Oliver loves his, if we go for a walk around the park etc he would much rather be on his trike than in his pushchair. It makes it more like 'playing' lol! He loves to walk now too but will happily ride along on his trike for a bit / walk for a bit etc. I tend to just keep it in my car so its always there. It was def worth the money for us, because Oliver just enjoys it so much :)
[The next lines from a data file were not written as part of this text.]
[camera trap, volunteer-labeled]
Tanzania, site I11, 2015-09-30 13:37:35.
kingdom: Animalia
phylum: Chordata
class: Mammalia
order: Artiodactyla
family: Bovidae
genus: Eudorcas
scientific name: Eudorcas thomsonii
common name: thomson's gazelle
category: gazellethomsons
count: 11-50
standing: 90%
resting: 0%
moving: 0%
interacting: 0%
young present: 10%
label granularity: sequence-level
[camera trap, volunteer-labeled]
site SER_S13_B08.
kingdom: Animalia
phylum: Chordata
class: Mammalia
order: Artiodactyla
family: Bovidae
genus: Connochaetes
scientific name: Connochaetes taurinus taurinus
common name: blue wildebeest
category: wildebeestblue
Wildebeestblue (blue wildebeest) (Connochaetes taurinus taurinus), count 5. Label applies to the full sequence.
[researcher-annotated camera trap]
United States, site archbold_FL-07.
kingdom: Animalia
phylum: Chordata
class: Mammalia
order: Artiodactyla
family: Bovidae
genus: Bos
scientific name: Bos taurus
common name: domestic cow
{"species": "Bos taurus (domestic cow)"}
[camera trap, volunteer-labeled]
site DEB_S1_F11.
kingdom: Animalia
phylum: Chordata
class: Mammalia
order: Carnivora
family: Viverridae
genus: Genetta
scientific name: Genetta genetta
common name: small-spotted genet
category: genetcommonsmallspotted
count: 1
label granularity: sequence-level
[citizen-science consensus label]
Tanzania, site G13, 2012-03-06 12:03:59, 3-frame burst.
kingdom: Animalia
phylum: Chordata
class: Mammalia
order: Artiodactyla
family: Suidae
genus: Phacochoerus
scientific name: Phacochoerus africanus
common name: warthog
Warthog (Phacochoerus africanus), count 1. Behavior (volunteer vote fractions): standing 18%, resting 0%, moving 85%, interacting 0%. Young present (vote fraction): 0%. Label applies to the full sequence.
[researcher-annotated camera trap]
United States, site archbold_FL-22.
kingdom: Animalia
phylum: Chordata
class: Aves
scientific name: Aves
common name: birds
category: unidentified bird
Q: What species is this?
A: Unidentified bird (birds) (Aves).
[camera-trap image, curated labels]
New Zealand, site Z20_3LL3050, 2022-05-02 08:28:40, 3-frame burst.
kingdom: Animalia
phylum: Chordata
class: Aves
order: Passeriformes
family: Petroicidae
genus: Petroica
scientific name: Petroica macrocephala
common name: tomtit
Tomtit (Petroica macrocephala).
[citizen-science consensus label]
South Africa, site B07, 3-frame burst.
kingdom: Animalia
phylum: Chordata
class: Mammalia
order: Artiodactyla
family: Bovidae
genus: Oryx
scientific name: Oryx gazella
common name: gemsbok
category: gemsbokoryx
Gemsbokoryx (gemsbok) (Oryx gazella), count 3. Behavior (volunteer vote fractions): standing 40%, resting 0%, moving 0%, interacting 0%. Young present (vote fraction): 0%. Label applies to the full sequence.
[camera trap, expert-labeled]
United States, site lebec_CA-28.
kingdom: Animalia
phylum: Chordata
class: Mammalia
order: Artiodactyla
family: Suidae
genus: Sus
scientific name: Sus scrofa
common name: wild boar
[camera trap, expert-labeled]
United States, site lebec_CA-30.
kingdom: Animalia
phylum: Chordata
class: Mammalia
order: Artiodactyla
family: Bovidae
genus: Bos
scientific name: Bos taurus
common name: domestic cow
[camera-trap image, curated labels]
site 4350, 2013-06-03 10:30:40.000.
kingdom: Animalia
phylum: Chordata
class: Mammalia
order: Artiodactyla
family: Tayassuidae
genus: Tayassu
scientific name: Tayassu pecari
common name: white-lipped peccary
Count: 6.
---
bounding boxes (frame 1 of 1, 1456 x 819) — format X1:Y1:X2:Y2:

Oh, the balance bikes look fab btw, we'll be getting one of those when Oliver gets a bit older :)


----------



## Dragonfly

no mines in my spare room now never looked at and still to big for normal trike on own. Just get a normal one.


----------



## Jamiesmummy22

My lo is 15 months and loves his smart trike, we bought it for his birthday in august so he has had alot of use of it. It makes life easier going out as getting my lo in a buggy to go out is not an easy task lol I would defo reccomend it, but I dont know if it would suit you as we are coming upto winter maybe just hold off until the bad weathers past then see if your lo is still interested in it. We are getting our lo a little tykes junior activity gym which has a slide on it for christmas, he has a double bedroom all to himself so need to fill up the space some how lol x


----------



## mum2b2009

My son has one and been on it for 5 mins and wanted to get off after 5 mins.


----------



## hippobaby

wow- really surprised by the responses, we bought one for lo's bday and have used it loads and shock horror we'll use it thru winter too , god fobid a child go outside when its cold, what will the neighbours say! besides ypu can pick them up cheap anyway so not always a waste.


----------